To-do list:
1. Answer these from the afterglow-detection excerpt:
(a) What time limit defines the quasi-real time analysis?
(b) About how long does a CFHT observing run last?
(c) How often is the main script launched?
2. Reproduce the stretch of the afterglow-detection excerpt from "It is generally" through "Very Wide Survey.", replacing "images" with "frames" wherever it occurs.

Excerpt:
It is generally accepted that the most important quality in afterglow detection is speed. The Real Time Analysis System has been built to allow a quick follow-up of the afterglow candidates. Its goal is to analyze in quasi-real time (<24 h) images of the Very Wide Survey to detect objects behaving like afterglows of GRBs. To permit quick automatic analysis, we have decided to work with catalogs of objects, and to compare between them catalogs of the same field of the sky taken at different times. Although the USNO-A2 catalog (Monet et al. 1998) is used to astrometrically calibrate images, and the Digitized Sky Survey (DSS) to quickly characterize bright objects, we have no reference but ourself for objects fainter than 20 mag, because of the depth and width of the Very Wide Survey.
Observations along the year at the CFHT are divided into runs, which are periods between two full moons lasting about 2 weeks. The optimization of the CFHT observational strategy during a run implies that we don't know in advance when the images for the Very Wide Survey will be taken, because this depends on the weather, and on the pressure from other observational programs in queue observing mode. Two half-nights are generally dedicated to the Very Wide Survey, during which 15 fields at least are observed once to four times. This unpredictability is the reason why it is very important for the RTAS to be fully automatic. The main script is launched every fifteen minutes to check for new images to be processed, and the whole process is done without human intervention.

Data extract:
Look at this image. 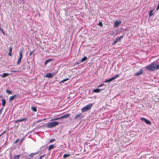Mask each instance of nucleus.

Completed exercise:
1.
(a) Less than 24 hours (<24 h).
(b) About 2 weeks.
(c) Every fifteen minutes.

2.
It is generally accepted that the most important quality in afterglow detection is speed. The Real Time Analysis System has been built to allow a quick follow-up of the afterglow candidates. Its goal is to analyze in quasi-real time (<24 h) frames of the Very Wide Survey to detect objects behaving like afterglows of GRBs. To permit quick automatic analysis, we have decided to work with catalogs of objects, and to compare between them catalogs of the same field of the sky taken at different times. Although the USNO-A2 catalog (Monet et al. 1998) is used to astrometrically calibrate frames, and the Digitized Sky Survey (DSS) to quickly characterize bright objects, we have no reference but ourself for objects fainter than 20 mag, because of the depth and width of the Very Wide Survey.